16 Mar - 28 Apr 2012

© Bart Stolle
Tilt Shift Maze, 2012
60 x 109 cm
acrylic on canvas
BART STOLLE
low fixed media show
16 March – 28 April, 2012

In the media and public space we are daily confronted with images that intrude our opinions, give direction or encourage consumption. A visual salad bar where little space is left for imagination, Baudrillard, we all know about it.
Since the development of the computer industry in the seventies, a turbulent information era developed rapidly. After television; now mini-computers, tablets, iphones and ipads are infiltrating our personal environment. The consequence: an overload of images which are only more manipulative.
1993, Stolle purchases a computer, a machintosh performa 450, today a vintage piece but crucial at that time.
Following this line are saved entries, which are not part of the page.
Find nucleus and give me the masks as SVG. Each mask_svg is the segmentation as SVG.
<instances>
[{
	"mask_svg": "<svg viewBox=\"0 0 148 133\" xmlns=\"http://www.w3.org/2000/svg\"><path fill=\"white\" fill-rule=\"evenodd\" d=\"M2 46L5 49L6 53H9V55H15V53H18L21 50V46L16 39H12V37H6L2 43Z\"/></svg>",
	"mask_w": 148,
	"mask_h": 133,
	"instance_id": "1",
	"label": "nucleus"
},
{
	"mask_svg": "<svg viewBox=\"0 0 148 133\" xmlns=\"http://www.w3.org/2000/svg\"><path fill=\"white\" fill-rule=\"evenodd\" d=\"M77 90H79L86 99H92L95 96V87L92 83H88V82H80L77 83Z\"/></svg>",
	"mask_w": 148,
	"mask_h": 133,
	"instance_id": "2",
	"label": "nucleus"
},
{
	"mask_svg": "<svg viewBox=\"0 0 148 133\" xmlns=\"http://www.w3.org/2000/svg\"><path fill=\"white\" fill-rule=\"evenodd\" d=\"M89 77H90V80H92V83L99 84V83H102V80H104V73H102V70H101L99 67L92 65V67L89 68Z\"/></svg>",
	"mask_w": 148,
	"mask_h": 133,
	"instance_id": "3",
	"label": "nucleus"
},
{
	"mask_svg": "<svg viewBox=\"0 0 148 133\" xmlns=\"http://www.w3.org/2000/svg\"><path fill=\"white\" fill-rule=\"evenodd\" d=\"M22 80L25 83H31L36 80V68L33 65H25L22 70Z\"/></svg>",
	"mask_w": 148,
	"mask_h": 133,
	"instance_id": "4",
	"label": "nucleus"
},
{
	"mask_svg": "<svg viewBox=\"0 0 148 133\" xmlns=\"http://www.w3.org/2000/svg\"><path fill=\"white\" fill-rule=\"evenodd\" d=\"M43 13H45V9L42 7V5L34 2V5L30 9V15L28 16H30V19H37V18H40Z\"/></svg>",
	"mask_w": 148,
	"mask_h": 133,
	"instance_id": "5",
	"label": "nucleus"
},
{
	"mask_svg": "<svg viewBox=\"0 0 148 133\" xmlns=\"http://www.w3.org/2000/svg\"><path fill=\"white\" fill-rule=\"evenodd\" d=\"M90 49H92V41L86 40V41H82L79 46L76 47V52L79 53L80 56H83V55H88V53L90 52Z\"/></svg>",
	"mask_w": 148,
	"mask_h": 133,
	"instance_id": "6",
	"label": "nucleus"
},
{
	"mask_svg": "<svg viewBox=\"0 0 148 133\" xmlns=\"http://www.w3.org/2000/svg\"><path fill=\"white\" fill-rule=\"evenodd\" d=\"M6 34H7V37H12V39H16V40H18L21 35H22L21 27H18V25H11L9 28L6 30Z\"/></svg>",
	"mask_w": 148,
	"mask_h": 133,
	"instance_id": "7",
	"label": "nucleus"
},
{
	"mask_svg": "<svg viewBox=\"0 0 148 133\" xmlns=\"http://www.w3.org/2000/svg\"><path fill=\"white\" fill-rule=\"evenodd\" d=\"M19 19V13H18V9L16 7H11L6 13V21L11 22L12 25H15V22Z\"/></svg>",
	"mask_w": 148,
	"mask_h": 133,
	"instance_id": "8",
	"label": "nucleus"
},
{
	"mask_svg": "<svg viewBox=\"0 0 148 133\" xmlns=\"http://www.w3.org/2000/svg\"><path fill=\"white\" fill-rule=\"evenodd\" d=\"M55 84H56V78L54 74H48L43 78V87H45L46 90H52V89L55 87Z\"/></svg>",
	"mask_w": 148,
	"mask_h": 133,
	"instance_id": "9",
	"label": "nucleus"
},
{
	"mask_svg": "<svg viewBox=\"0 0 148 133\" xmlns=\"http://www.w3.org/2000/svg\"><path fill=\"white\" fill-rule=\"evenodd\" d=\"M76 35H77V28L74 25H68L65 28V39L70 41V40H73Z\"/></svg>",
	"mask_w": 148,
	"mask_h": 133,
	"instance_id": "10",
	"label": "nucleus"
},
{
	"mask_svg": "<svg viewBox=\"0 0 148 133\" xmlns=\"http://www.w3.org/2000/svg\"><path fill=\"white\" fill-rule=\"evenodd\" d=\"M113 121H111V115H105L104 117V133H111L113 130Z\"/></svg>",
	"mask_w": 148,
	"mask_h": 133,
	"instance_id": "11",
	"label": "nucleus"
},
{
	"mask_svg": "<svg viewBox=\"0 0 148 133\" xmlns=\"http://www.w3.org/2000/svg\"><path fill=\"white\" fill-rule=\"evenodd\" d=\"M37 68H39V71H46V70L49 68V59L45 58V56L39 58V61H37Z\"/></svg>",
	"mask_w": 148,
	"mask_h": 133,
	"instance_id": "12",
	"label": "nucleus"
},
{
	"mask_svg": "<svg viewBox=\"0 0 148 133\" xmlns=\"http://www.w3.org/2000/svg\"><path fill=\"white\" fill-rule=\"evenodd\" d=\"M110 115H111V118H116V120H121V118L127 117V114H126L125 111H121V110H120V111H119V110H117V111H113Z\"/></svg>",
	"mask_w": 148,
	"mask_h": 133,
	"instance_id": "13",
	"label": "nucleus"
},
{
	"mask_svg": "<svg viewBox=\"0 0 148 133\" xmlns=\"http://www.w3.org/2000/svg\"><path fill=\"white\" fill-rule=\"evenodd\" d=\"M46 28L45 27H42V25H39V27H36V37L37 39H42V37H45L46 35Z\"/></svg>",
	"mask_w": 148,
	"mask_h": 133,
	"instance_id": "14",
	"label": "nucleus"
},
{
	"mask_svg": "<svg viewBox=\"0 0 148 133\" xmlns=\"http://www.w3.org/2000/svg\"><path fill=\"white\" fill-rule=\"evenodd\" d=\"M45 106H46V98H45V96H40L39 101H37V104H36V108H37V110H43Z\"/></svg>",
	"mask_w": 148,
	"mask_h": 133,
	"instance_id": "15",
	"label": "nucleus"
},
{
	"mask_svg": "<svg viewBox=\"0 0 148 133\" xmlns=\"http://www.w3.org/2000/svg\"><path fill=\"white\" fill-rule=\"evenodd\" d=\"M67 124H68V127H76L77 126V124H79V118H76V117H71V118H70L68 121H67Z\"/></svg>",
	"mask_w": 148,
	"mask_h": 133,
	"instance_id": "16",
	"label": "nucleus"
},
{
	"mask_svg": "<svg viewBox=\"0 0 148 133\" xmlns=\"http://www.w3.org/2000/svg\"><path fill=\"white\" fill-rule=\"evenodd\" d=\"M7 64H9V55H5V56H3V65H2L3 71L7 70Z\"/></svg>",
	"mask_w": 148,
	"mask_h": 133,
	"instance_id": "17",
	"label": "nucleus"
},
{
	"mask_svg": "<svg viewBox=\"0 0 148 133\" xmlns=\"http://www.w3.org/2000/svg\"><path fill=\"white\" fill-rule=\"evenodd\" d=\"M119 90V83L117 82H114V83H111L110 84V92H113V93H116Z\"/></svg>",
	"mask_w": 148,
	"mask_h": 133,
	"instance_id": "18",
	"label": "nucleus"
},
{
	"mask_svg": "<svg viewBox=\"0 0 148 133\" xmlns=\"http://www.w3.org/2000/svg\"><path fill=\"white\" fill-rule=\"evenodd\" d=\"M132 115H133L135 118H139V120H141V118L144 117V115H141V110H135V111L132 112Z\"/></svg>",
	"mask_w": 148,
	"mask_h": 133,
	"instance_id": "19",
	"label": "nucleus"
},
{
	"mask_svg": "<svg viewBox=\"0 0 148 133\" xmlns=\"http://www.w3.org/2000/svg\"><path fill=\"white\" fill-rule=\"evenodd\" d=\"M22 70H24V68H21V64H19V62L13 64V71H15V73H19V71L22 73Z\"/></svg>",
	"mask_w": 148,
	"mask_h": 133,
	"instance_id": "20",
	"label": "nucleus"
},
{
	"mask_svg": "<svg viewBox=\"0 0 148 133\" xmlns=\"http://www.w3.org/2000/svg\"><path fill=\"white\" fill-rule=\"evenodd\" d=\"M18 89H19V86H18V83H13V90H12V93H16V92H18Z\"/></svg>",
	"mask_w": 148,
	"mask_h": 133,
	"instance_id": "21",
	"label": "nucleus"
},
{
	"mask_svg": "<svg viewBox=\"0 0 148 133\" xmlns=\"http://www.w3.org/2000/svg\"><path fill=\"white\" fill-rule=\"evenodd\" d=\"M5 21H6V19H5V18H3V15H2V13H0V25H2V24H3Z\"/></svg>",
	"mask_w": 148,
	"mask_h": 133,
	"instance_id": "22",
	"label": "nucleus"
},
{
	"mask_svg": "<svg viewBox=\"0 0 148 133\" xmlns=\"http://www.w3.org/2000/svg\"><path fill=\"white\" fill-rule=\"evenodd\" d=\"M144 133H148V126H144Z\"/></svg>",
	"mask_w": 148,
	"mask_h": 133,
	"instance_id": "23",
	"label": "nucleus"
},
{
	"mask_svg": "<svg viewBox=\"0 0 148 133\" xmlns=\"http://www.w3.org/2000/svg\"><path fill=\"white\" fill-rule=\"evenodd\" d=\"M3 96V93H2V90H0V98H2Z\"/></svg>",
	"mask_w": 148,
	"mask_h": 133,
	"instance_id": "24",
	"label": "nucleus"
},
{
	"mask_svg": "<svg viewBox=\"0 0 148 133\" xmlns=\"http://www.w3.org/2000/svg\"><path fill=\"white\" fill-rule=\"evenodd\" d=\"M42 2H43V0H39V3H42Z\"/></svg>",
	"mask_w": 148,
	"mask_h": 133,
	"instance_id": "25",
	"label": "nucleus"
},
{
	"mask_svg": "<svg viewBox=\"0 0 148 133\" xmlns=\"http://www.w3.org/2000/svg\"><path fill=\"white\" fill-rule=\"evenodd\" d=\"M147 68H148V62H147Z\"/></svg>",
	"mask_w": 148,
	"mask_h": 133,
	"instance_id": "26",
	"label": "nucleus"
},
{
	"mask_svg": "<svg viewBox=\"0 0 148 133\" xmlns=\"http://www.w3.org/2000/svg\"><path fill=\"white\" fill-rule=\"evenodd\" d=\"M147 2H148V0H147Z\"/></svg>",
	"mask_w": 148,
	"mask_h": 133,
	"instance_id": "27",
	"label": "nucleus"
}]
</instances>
This tool was the source for low fixed media show, a program sending an alternative message into the world
with a limited spectrum of technology.
Art is for Stolle an interesting perspective to life. With a strong feeling for details and humour he unfolds daily
practices such as waving towels at a clothesline, movements of a playing child or the way light falls through a
window. After Stolle abstracts phenomenons in a powerful way, he creates universal images which are
recognizable for the viewer and seduce him to a contemplative experience.
How one says something becomes as important as what one is telling. Stolle chooses radically for a modernistic formal language, saying as much as possible with a minimum of resources. Figures consists of an accumulation of squares and dots, a city becomes a crowded map of moving surfaces and a landscape is nothing more than a line.
Stolle has always been interested in the shift between the language of art and inspiration from daily life.
Video’s like ‘LFMS 2011 (DUCTUS#01)’ are referring to early computer art. A movement that is not so well known but that was an important alternative during the sixties and the seventies for the mainstream art history.
The formalistic language and the former debate concerning art and technology, inspires Stolle.
His works become more and more abstract and get involved in a kind of l’art pour l’art. Simple basic shapes and lines are moving with grace over the screen and are undergoing a typical basic transformation. An aesthetic, memorizing the first visual experiments with the computer done by pioneers as Frieder Nake or Manfred Mohr. It stays a reference because in essence the art of Stolle is different. He is not losing himself in any dogma where rationality and mathematical preciseness are the main focus. A formalistic discourse that was reacting in the seventies against the mysticism of Beuys and the heritage of abstract expressionism.
Bart Stolle is convinced a computer can never replace the artist. One can not develop an algorithm that produces art. Actually Stolle is the algorithm himself, allowing accidents and humanity tout court.